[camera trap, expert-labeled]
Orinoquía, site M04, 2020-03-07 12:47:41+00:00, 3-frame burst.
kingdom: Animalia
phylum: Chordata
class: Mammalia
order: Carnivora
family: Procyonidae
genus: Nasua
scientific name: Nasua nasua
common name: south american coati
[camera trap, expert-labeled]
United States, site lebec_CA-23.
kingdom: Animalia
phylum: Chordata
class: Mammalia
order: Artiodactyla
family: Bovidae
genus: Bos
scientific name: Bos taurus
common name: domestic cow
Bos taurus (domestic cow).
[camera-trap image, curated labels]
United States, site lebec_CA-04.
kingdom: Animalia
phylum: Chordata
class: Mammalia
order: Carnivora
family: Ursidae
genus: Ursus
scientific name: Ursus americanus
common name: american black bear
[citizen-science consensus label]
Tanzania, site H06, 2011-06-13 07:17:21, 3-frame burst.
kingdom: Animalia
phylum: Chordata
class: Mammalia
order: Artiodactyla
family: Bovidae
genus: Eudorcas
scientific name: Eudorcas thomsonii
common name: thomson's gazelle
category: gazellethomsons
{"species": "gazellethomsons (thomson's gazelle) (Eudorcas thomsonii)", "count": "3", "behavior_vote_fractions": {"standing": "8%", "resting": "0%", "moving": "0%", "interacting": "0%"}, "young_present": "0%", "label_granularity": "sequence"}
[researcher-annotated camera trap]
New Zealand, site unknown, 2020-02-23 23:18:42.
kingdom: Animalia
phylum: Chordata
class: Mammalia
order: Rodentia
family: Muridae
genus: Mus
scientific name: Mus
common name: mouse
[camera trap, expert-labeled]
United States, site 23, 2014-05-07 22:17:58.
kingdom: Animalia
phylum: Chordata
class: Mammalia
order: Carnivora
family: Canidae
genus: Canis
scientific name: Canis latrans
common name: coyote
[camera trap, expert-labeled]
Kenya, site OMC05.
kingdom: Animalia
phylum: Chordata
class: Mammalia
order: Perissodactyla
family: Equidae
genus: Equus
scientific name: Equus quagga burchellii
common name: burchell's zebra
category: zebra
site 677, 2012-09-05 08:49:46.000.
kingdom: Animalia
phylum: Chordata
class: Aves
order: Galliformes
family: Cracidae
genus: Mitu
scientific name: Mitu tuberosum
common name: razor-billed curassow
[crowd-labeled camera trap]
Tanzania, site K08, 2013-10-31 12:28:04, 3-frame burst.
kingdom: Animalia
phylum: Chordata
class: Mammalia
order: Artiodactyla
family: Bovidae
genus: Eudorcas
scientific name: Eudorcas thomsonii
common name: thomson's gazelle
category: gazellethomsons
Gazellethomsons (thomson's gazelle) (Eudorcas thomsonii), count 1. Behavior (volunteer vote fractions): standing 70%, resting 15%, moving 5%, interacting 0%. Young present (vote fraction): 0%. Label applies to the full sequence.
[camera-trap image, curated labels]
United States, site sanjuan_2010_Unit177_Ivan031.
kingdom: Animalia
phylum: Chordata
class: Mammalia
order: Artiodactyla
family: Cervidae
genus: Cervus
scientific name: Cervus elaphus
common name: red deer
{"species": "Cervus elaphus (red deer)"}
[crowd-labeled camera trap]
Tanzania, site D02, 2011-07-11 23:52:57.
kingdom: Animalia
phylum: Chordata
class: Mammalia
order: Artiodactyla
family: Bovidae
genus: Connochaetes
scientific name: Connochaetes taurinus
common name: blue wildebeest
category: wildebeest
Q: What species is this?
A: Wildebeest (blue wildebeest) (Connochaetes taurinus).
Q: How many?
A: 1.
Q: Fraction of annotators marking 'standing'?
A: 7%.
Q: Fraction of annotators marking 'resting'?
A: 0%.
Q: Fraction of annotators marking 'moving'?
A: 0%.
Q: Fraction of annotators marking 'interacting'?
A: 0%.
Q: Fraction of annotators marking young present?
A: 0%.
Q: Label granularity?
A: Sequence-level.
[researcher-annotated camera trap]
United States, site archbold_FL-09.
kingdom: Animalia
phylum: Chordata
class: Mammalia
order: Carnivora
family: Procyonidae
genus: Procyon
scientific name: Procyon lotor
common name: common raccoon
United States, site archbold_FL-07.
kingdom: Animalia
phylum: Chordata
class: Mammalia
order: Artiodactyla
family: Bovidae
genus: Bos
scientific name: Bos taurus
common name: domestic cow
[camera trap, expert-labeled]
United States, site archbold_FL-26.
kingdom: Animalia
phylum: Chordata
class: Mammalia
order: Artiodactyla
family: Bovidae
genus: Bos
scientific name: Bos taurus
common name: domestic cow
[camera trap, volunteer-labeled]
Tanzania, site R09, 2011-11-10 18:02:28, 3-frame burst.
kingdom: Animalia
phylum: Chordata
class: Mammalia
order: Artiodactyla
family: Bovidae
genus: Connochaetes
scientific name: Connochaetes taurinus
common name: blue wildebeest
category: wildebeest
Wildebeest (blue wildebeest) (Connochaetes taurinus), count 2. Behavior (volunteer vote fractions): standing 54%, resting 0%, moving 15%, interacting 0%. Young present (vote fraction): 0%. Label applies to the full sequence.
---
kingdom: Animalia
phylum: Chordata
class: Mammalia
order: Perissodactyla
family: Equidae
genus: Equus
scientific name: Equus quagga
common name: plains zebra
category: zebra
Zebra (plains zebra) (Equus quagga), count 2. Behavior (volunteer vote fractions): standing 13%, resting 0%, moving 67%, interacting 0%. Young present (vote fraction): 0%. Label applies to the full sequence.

=====

* **WHAT THIS TASK INVOLVES**: Without altering anything, print all of the data again.

* **REPLY TO THE EXERCISE**:
[camera trap, expert-labeled]
Orinoquía, site M04, 2020-03-07 12:47:41+00:00, 3-frame burst.
kingdom: Animalia
phylum: Chordata
class: Mammalia
order: Carnivora
family: Procyonidae
genus: Nasua
scientific name: Nasua nasua
common name: south american coati
[camera trap, expert-labeled]
United States, site lebec_CA-23.
kingdom: Animalia
phylum: Chordata
class: Mammalia
order: Artiodactyla
family: Bovidae
genus: Bos
scientific name: Bos taurus
common name: domestic cow
Bos taurus (domestic cow).
[camera-trap image, curated labels]
United States, site lebec_CA-04.
kingdom: Animalia
phylum: Chordata
class: Mammalia
order: Carnivora
family: Ursidae
genus: Ursus
scientific name: Ursus americanus
common name: american black bear
[citizen-science consensus label]
Tanzania, site H06, 2011-06-13 07:17:21, 3-frame burst.
kingdom: Animalia
phylum: Chordata
class: Mammalia
order: Artiodactyla
family: Bovidae
genus: Eudorcas
scientific name: Eudorcas thomsonii
common name: thomson's gazelle
category: gazellethomsons
{"species": "gazellethomsons (thomson's gazelle) (Eudorcas thomsonii)", "count": "3", "behavior_vote_fractions": {"standing": "8%", "resting": "0%", "moving": "0%", "interacting": "0%"}, "young_present": "0%", "label_granularity": "sequence"}
[researcher-annotated camera trap]
New Zealand, site unknown, 2020-02-23 23:18:42.
kingdom: Animalia
phylum: Chordata
class: Mammalia
order: Rodentia
family: Muridae
genus: Mus
scientific name: Mus
common name: mouse
[camera trap, expert-labeled]
United States, site 23, 2014-05-07 22:17:58.
kingdom: Animalia
phylum: Chordata
class: Mammalia
order: Carnivora
family: Canidae
genus: Canis
scientific name: Canis latrans
common name: coyote
[camera trap, expert-labeled]
Kenya, site OMC05.
kingdom: Animalia
phylum: Chordata
class: Mammalia
order: Perissodactyla
family: Equidae
genus: Equus
scientific name: Equus quagga burchellii
common name: burchell's zebra
category: zebra
site 677, 2012-09-05 08:49:46.000.
kingdom: Animalia
phylum: Chordata
class: Aves
order: Galliformes
family: Cracidae
genus: Mitu
scientific name: Mitu tuberosum
common name: razor-billed curassow
[crowd-labeled camera trap]
Tanzania, site K08, 2013-10-31 12:28:04, 3-frame burst.
kingdom: Animalia
phylum: Chordata
class: Mammalia
order: Artiodactyla
family: Bovidae
genus: Eudorcas
scientific name: Eudorcas thomsonii
common name: thomson's gazelle
category: gazellethomsons
Gazellethomsons (thomson's gazelle) (Eudorcas thomsonii), count 1. Behavior (volunteer vote fractions): standing 70%, resting 15%, moving 5%, interacting 0%. Young present (vote fraction): 0%. Label applies to the full sequence.
[camera-trap image, curated labels]
United States, site sanjuan_2010_Unit177_Ivan031.
kingdom: Animalia
phylum: Chordata
class: Mammalia
order: Artiodactyla
family: Cervidae
genus: Cervus
scientific name: Cervus elaphus
common name: red deer
{"species": "Cervus elaphus (red deer)"}
[crowd-labeled camera trap]
Tanzania, site D02, 2011-07-11 23:52:57.
kingdom: Animalia
phylum: Chordata
class: Mammalia
order: Artiodactyla
family: Bovidae
genus: Connochaetes
scientific name: Connochaetes taurinus
common name: blue wildebeest
category: wildebeest
Q: What species is this?
A: Wildebeest (blue wildebeest) (Connochaetes taurinus).
Q: How many?
A: 1.
Q: Fraction of annotators marking 'standing'?
A: 7%.
Q: Fraction of annotators marking 'resting'?
A: 0%.
Q: Fraction of annotators marking 'moving'?
A: 0%.
Q: Fraction of annotators marking 'interacting'?
A: 0%.
Q: Fraction of annotators marking young present?
A: 0%.
Q: Label granularity?
A: Sequence-level.
[researcher-annotated camera trap]
United States, site archbold_FL-09.
kingdom: Animalia
phylum: Chordata
class: Mammalia
order: Carnivora
family: Procyonidae
genus: Procyon
scientific name: Procyon lotor
common name: common raccoon
United States, site archbold_FL-07.
kingdom: Animalia
phylum: Chordata
class: Mammalia
order: Artiodactyla
family: Bovidae
genus: Bos
scientific name: Bos taurus
common name: domestic cow
[camera trap, expert-labeled]
United States, site archbold_FL-26.
kingdom: Animalia
phylum: Chordata
class: Mammalia
order: Artiodactyla
family: Bovidae
genus: Bos
scientific name: Bos taurus
common name: domestic cow
[camera trap, volunteer-labeled]
Tanzania, site R09, 2011-11-10 18:02:28, 3-frame burst.
kingdom: Animalia
phylum: Chordata
class: Mammalia
order: Artiodactyla
family: Bovidae
genus: Connochaetes
scientific name: Connochaetes taurinus
common name: blue wildebeest
category: wildebeest
Wildebeest (blue wildebeest) (Connochaetes taurinus), count 2. Behavior (volunteer vote fractions): standing 54%, resting 0%, moving 15%, interacting 0%. Young present (vote fraction): 0%. Label applies to the full sequence.
---
kingdom: Animalia
phylum: Chordata
class: Mammalia
order: Perissodactyla
family: Equidae
genus: Equus
scientific name: Equus quagga
common name: plains zebra
category: zebra
Zebra (plains zebra) (Equus quagga), count 2. Behavior (volunteer vote fractions): standing 13%, resting 0%, moving 67%, interacting 0%. Young present (vote fraction): 0%. Label applies to the full sequence.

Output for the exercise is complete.